I hope so Heart.. I really hope so.. I am getting so scared lately that I've ended up in the hospital for tests to find out why my seizures are getting worse by the day and they seem to think that it's related to my panic attacks..


----------



## ThatLady (Jan 15, 2005)

I'm glad to hear that you're getting some testing done to determine what's going on with you, hon. Please keep us informed as to the results.


----------



## Angel (Jan 17, 2005)

Well the test results haven't come in yet.. but I've still been thinking about how much stress and depression I go through.. I really wonder if this is where I should be. I mean Ive been trying to think about what you guys have been trying to tell me.. in some ways it helps but I'm still really questioning everything.


----------



## ThatLady (Jan 17, 2005)

Until you get some answers, hon, it's perfectly understandable that you'd be questioning. I'd be questioning, too! Perhaps the tests done in hospital will give you a better idea of what's happening. That's what I'm hoping, anyway.


----------



## Angel (Jan 18, 2005)

*update*

Hey.

I don't know how positive I can be right now. I mean earlier today, my kind-of bf had to literally talk me down from possible suicide thoughts of overdosing on T3's with codene.. to tell you the truth, I'm not even sure on what changed my mind. I think it was something he said, but I still look back on the thoughts and they are still there.

I'm not sure what to do.. I've tried to get into to see a counsellor and I'm just getting the run-around about where to make appointments and who to talk to. I'm starting to think that I won't get anyone to talk to. And I'm not sure who I want knowing who is close to me.. I mean, my kind-of bf knows and my mom knows.. I'm afraid to tell my dad because he'll literally freak on me, sit me down and have a two-hour lecture. Although, maybe that's what I need. A swift kick in the ass.. 

*shaking head* I'm not sure anymore.


----------



## Angel (Feb 6, 2005)

*I'm sorry everyone..*

I'm sorry but I don't know if I can hold on much longer. 

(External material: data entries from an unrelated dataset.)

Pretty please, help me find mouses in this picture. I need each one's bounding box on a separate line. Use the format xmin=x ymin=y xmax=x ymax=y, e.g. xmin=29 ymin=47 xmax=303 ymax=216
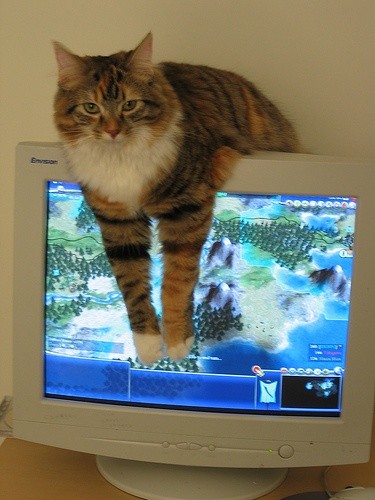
xmin=328 ymin=484 xmax=375 ymax=500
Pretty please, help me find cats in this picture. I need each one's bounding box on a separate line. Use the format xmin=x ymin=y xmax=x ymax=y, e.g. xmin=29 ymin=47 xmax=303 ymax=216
xmin=49 ymin=29 xmax=301 ymax=366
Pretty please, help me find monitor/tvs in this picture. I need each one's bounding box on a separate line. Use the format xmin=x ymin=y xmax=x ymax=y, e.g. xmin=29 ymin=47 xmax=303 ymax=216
xmin=7 ymin=140 xmax=375 ymax=466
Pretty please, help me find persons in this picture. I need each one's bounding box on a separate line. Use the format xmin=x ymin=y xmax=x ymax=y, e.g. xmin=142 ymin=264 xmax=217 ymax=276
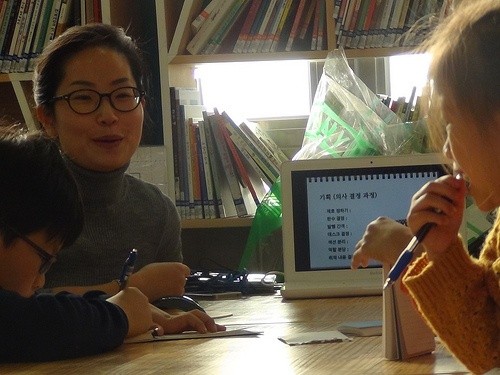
xmin=0 ymin=128 xmax=227 ymax=364
xmin=351 ymin=1 xmax=500 ymax=374
xmin=32 ymin=23 xmax=192 ymax=303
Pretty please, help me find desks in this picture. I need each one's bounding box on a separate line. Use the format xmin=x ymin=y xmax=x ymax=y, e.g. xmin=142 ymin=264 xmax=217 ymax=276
xmin=0 ymin=290 xmax=500 ymax=375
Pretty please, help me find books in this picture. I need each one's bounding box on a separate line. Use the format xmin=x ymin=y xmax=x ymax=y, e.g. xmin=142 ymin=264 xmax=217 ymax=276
xmin=380 ymin=217 xmax=436 ymax=361
xmin=0 ymin=0 xmax=102 ymax=73
xmin=185 ymin=0 xmax=466 ymax=56
xmin=329 ymin=87 xmax=457 ymax=159
xmin=336 ymin=320 xmax=383 ymax=337
xmin=170 ymin=87 xmax=295 ymax=219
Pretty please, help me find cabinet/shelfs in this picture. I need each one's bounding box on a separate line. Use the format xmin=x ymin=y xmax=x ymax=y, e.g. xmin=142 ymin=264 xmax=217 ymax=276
xmin=155 ymin=0 xmax=432 ymax=228
xmin=0 ymin=0 xmax=144 ymax=132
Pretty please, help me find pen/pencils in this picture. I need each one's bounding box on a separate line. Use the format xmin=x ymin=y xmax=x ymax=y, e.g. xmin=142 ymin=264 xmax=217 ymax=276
xmin=382 ymin=197 xmax=443 ymax=293
xmin=117 ymin=248 xmax=137 ymax=293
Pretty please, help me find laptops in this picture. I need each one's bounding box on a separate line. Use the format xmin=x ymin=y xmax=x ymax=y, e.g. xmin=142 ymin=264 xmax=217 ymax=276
xmin=280 ymin=153 xmax=466 ymax=298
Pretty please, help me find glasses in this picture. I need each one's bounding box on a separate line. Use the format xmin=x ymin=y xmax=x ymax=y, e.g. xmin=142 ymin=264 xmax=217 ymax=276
xmin=18 ymin=234 xmax=57 ymax=274
xmin=46 ymin=85 xmax=147 ymax=115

Lately, my emotions have been through the roof and breakdowns have been every night.. I'm getting the run around trying to get a counsellor, and even make an appointment.. My friends are way too busy to even talk to me, and even my (kindof) boyfriend/friend is trying to talk to me and calm me down more and more but emotionally it's even hard just being around him without feeling heart-broken. 

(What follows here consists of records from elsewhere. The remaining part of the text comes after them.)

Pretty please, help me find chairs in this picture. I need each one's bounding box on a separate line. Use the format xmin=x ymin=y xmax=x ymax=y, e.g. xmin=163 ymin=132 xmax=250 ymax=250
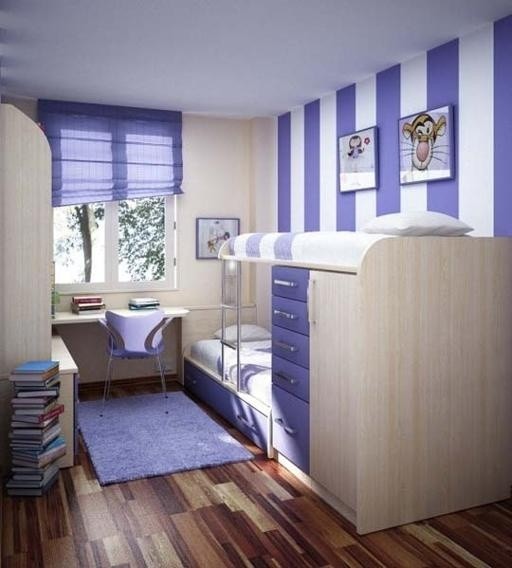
xmin=97 ymin=309 xmax=174 ymax=406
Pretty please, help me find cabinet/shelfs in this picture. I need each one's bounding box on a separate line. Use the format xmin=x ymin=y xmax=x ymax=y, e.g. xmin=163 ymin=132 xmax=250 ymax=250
xmin=0 ymin=104 xmax=79 ymax=475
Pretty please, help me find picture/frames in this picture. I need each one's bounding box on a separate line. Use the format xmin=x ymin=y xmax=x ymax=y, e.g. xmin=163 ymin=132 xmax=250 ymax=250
xmin=337 ymin=125 xmax=379 ymax=193
xmin=196 ymin=217 xmax=241 ymax=259
xmin=398 ymin=103 xmax=456 ymax=183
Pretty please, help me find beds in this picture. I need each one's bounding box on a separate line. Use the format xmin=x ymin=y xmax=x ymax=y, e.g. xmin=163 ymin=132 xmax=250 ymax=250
xmin=183 ymin=231 xmax=511 ymax=536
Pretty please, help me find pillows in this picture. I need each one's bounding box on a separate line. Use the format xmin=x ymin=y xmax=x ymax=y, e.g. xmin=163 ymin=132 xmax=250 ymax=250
xmin=364 ymin=210 xmax=478 ymax=237
xmin=214 ymin=324 xmax=272 ymax=344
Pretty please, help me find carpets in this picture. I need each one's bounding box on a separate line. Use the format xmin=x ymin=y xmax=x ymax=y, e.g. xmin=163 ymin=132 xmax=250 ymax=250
xmin=76 ymin=389 xmax=256 ymax=487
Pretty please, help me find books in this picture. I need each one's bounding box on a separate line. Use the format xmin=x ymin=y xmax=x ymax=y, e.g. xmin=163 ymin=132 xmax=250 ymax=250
xmin=127 ymin=298 xmax=161 ymax=311
xmin=4 ymin=362 xmax=67 ymax=497
xmin=71 ymin=295 xmax=107 ymax=315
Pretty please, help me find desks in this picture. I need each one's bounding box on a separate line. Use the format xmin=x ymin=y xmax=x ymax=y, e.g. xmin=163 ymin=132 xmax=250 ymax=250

I don't know how much longer I can keep positive for. I need someone to talk to.. I need advice.


----------



## Cat Dancer (Feb 6, 2005)

So sorry you're feeling so bad.

Have you tried any of those numbers in HeartArt's post?


----------



## cm (Feb 6, 2005)

Hi Angel,
I see that you live in B.C.  You should be able to access a walk in medical clinic or emerg. room at hospital, confidentially, at any time, day or night.  If you are feeling this unwell, then you should not hesitate to go to emerg. and get help right away.  I'm not sure how old you are, but when my son became mentally exhausted from stress and other emerging mental health issues in his grade 12 year, it was an enormous relief for him to be in a safe, caring hospital environment for a few days.  This made all of us in the family stop and face what was really going on in his life and ours as a family.  I hope you will do whatever you need to, to get healthy.  It will be worth it--you are worth it.  Keep in touch.
cm


----------



## cm (Feb 6, 2005)

That's a good idea, janetr.  I see in my book the B.C. Crisis numbers are: 1 800 668-6868 and another excellent number 24 hr. Crisis Line in B.C. is 1 800 515-6999.


----------



## David Baxter PhD (Feb 7, 2005)

Angel... when you say "getting the runaround" about getting an appointment with a counsellor, what avenues have you explored so far?


----------



## Angel (Feb 7, 2005)

*runaround*

I've tried talking to interior health and I don't have the money for a private counsellor and interior health is sending me from place to place telilng me "No, this isn't the place to make appointments for that.. you should go ...."


----------



## David Baxter PhD (Feb 7, 2005)

Angel, I have emailed Dennis McGill (member dmcgill) who is a therapist is BC, though not in your area, to ask him for suggestions. Sometimes it's a matter of knowing how to short-circuit the bureaucracy...


----------



## dmcgill (Feb 7, 2005)

Hi Angel,
Sounds like you are having a tough go of things.  I read your first post and all the follow up posts and think you have recieved very good advice.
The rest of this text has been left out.